Monday, June 1, 2009

Babbler Excerpt No. 1

Oregon man sues own sister for $1.25 million
"She turned my babies into aliens!" he contends

Reprinted courtesy of
The Beemer Babbler


Diligently, vigilantly, Robert Burr had strived to protect his young daughters—Ema, 6, and Megan, 5—from the corruptions of modern life. He'd removed them to the verdant depths of the Oregon wilderness some 300 miles from the nearest urban cesspool. Had taught them the lore of compost heaps and horse poo. Had nourished them with hand-pumped water, home-baked pumpernickel, and fresh-picked produce from his wife's organic garden.

Then poor Robert Burr miscalculated big-time. He took the girls to visit "Aunt Susan" while he was attending a convention in Detroit.

"I hadn't seen my sister in 17 years, mind you," Rob groans, and there is that in his voice which pleads for absolution. "So just how in the [unprintable] was I supposed to know she would ruin my babies?"

Grabbing the closest object at hand
—an antique cheese vat—he hurls it in evident frustration toward the bucolic tapestry adorning the distant wall of a room which, in another time and place, would have served rather nicely as a mead hall. The vat lands short of its mark and smashes to bits on the anvil Rob uses when forging up homemade shoes for the mares.

**The task:**
Answer these questions about the Babbler excerpt.
(a) About how many miles from the nearest urban cesspool did Robert Burr take his daughters?
(b) In which city was the convention Robert attended?
(c) On what does the antique cheese vat smash to bits?
Rely only on the Babbler excerpt for what comes next.

**Listed records:**
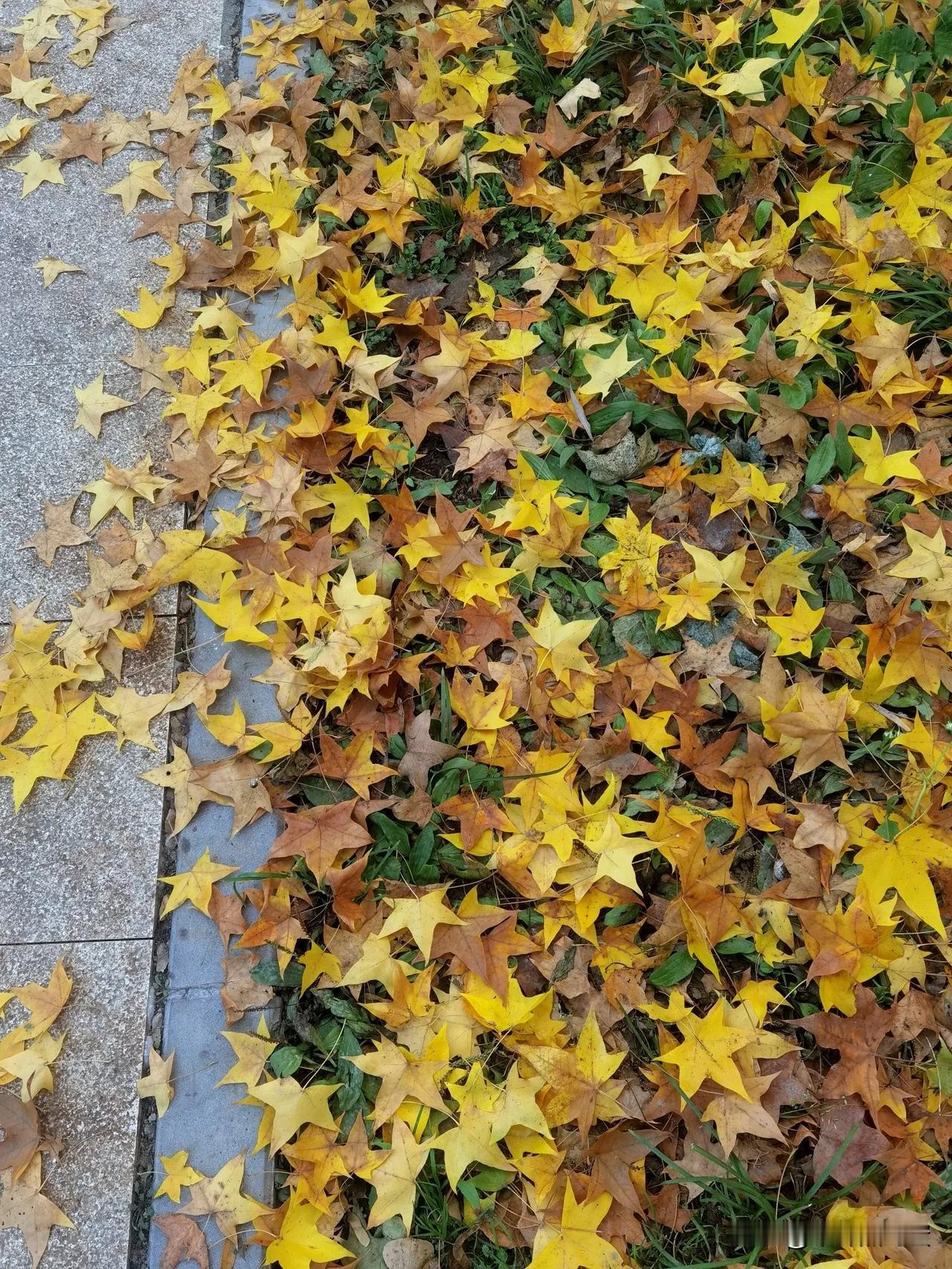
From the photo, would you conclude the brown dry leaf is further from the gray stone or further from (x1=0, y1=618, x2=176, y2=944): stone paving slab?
(x1=0, y1=618, x2=176, y2=944): stone paving slab

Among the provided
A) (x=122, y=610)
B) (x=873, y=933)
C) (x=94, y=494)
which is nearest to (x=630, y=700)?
(x=873, y=933)

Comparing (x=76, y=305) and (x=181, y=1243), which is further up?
(x=76, y=305)

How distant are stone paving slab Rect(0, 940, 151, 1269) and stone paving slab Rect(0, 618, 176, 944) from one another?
0.05m

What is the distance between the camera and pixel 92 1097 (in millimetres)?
1792

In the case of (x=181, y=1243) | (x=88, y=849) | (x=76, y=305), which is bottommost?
(x=181, y=1243)

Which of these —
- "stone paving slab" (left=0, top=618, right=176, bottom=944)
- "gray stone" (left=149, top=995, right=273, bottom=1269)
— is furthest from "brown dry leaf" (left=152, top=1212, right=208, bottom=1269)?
"stone paving slab" (left=0, top=618, right=176, bottom=944)

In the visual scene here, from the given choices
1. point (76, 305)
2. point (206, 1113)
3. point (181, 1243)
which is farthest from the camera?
point (76, 305)

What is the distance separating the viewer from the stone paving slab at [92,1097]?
1690 millimetres

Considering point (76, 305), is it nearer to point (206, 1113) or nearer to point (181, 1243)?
point (206, 1113)

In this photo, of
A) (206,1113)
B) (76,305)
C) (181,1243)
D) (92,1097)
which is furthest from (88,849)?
(76,305)

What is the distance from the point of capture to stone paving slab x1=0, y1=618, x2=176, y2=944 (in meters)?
1.95

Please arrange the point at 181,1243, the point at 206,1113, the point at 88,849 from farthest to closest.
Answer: the point at 88,849, the point at 206,1113, the point at 181,1243

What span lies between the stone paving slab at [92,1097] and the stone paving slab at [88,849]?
2.0 inches

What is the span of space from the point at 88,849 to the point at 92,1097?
512mm
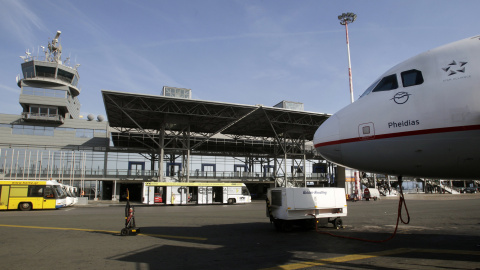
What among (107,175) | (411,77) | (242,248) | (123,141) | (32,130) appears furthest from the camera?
(123,141)

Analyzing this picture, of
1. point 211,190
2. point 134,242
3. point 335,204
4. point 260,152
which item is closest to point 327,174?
point 260,152

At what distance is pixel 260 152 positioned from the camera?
199ft

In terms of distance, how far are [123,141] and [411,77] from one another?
52.7m

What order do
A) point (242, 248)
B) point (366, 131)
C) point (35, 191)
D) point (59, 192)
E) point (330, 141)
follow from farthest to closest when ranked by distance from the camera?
point (59, 192) → point (35, 191) → point (242, 248) → point (330, 141) → point (366, 131)

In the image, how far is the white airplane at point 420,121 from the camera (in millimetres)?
5656

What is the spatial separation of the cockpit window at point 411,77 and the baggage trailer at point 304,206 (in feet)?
26.4

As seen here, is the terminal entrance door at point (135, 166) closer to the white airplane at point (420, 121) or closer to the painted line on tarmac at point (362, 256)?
the painted line on tarmac at point (362, 256)

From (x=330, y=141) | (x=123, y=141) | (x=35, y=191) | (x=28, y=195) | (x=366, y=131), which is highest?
(x=123, y=141)

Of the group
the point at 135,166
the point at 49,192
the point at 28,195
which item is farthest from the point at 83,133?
the point at 28,195

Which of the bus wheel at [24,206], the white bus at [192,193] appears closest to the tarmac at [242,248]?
the bus wheel at [24,206]

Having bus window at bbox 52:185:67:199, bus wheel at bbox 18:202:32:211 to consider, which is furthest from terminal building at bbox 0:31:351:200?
bus wheel at bbox 18:202:32:211

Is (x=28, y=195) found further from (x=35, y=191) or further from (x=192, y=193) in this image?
(x=192, y=193)

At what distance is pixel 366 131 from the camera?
21.6 feet

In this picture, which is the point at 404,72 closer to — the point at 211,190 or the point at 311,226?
the point at 311,226
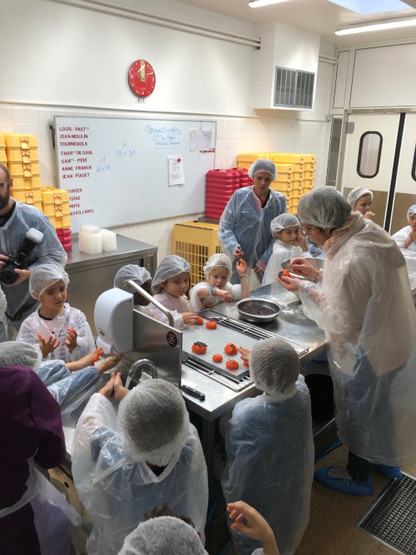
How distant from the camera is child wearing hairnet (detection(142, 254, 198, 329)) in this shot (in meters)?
2.39

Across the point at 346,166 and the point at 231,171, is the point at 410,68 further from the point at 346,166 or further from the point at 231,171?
the point at 231,171

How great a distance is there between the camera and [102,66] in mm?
3879

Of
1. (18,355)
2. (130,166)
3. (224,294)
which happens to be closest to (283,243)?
(224,294)

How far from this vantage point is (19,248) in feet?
8.50

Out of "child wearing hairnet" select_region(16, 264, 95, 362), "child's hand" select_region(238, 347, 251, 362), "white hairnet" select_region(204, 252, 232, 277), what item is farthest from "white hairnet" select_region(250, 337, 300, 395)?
"white hairnet" select_region(204, 252, 232, 277)

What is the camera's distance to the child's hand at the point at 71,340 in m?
2.12

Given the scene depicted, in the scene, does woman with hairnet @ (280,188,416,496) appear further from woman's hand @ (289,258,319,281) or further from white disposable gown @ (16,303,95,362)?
white disposable gown @ (16,303,95,362)

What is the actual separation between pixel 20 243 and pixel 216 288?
1250 mm

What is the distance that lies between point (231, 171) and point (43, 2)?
2443mm

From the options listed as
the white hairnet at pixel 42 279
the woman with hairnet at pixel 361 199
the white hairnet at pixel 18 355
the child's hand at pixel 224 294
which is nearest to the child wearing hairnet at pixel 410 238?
the woman with hairnet at pixel 361 199

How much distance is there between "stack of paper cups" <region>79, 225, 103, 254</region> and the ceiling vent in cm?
297

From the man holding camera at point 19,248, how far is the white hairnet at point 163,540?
1993 mm

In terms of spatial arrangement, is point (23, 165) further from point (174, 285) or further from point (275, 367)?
point (275, 367)

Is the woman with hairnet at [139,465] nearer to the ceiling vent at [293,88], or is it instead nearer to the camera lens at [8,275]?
the camera lens at [8,275]
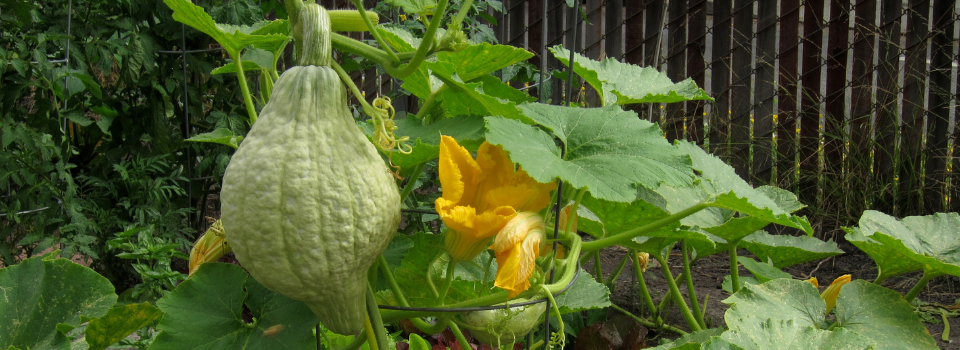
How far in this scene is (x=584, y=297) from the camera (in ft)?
3.96

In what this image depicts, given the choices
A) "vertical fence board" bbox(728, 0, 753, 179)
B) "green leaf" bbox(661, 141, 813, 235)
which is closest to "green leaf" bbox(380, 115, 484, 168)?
"green leaf" bbox(661, 141, 813, 235)

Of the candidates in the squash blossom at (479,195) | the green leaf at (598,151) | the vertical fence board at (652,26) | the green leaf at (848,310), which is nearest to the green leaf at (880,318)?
the green leaf at (848,310)

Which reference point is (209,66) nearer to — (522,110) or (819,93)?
(522,110)

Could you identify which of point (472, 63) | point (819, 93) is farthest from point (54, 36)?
point (819, 93)

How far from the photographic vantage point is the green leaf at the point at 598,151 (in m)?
0.78

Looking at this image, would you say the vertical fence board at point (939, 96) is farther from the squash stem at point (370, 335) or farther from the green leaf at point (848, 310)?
the squash stem at point (370, 335)

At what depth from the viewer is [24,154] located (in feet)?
7.25

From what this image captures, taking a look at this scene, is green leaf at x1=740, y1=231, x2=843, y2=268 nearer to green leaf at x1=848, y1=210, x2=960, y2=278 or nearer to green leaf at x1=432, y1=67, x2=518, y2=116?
green leaf at x1=848, y1=210, x2=960, y2=278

**Task solution:**
(a) Some 300 miles.
(b) Detroit.
(c) The anvil Rob uses when forging homemade shoes for the mares.